La rupture de cette période d’essai
Là encore la règle est simple (quoi que) : le contrat de travail peut être rompu sans formalisme ni indemnités, au cours de la période d’essai. Les règles relatives à la résiliation du contrat de travail à durée indéterminée (CDI) ne sont donc pas applicables. Mais attention au faux ami ! Nous l’avons dit, la période d’essai sert à apprécier les compétences, l’aptitude du salarié à occuper les fonctions pour lesquelles il est embauché. De ce postulat, il convient d’être vigilant sur les raisons pouvant conduire à mettre fin à une période d’essai.

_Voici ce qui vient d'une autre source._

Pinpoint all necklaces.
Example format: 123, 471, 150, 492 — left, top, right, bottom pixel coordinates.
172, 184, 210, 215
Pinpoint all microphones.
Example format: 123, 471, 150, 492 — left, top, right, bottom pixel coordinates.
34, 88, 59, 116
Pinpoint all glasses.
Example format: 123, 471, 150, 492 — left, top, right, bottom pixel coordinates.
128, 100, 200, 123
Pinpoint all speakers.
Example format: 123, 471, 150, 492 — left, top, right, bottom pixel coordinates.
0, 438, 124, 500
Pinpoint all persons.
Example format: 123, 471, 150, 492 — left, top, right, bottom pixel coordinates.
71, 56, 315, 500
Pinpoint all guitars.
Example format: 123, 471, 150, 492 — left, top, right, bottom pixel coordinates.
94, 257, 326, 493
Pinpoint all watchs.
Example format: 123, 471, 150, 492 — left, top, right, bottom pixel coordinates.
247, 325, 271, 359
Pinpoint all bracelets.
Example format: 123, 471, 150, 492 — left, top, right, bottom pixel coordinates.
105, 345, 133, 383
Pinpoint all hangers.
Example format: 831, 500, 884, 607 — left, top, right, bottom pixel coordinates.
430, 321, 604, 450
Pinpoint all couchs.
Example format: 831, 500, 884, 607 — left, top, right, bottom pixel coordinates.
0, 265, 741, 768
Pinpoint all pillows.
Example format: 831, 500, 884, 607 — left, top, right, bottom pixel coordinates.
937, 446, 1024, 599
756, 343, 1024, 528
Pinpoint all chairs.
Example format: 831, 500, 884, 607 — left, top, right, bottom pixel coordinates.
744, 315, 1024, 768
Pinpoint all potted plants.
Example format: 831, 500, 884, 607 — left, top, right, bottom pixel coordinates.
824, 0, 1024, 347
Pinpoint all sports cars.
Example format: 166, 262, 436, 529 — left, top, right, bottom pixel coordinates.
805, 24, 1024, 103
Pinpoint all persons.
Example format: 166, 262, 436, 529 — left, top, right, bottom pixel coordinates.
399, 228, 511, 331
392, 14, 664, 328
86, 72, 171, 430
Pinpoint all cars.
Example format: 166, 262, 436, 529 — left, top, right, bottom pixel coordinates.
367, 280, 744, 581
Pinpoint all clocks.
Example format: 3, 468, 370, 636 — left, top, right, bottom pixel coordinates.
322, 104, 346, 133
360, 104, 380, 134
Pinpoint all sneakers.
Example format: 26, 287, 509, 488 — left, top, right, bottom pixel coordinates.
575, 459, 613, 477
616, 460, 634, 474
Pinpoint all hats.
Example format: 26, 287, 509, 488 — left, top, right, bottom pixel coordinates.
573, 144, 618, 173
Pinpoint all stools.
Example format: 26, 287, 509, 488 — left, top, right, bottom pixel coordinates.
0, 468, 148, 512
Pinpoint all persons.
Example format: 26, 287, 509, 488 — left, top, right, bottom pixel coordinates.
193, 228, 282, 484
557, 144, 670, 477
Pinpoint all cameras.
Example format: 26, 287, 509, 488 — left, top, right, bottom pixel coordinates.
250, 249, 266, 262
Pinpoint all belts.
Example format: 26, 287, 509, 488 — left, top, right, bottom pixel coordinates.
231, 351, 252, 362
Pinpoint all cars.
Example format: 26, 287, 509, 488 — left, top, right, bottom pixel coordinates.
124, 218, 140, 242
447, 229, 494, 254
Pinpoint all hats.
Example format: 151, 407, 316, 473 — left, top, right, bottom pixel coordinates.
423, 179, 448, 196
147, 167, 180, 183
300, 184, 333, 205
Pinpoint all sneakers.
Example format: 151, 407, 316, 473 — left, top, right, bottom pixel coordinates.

En effet, la rupture de la période d’essai pourrait être déclarée abusive si la décision n’est pas motivée par des raisons professionnelles.
Tel est le cas de :
la résiliation intervenue au cours de la période d’essai pour un motif non inhérent à la personne du salarié (Cass. soc., 20 nov. 2007,
n° 06-41.212)
la rupture motivée par une suppression de poste (Cass. soc., 30 nov. 2011, n° 10-30.535).
Dès lors et en pratique, pour constater cet éventuel abus, la Cour de cassation examine également les circonstances entourant cette rupture, tels que : la situation sociale du salarié, son âge, la durée de la période d’essai exécutée, la précipitation avec laquelle la rupture est intervenue…
Et quelles seraient les conséquences d’une rupture de période d’essai abusive pour le salarié ?
Le salarié qui s’estime victime d’une telle rupture peut demander l’allocation de dommages et intérêts pour le préjudice qu’il a subi.
Ne pas oublier également le délai de prévenance incombant à la partie désireuse de mettre un terme à la période d’essai :
Pour le salarié : il doit prévenir l’employeur au moins 48 heures à l’avance, 24 s’il est depuis moins de 8 jours dans l’entreprise.
Pour l’employeur : il doit respecter, lorsque la durée de la période d’essai est d’au moins une semaine, un préavis au moins égal à :
24 heures si le salarié est depuis moins de 8
jours dans l’entreprise ;
48 heures entre 8 jours et un mois de présence ;
2 semaines après un mois de présence ;
1 mois après 3 mois de présence.
Attention à la situation d’une faute commise par le salarié pendant son
essai : dans cette hypothèse la procédure disciplinaire doit être respectée.
Vous l’aurez compris, le maître mot pour l’usage de la période d’essai est la vigilance.
Une vigilance tout au long de l’essai éviterait bien des contentieux et des situations pour le moins épineuses auxquelles peuvent être confrontés des employeurs pourtant désireux de bien faire.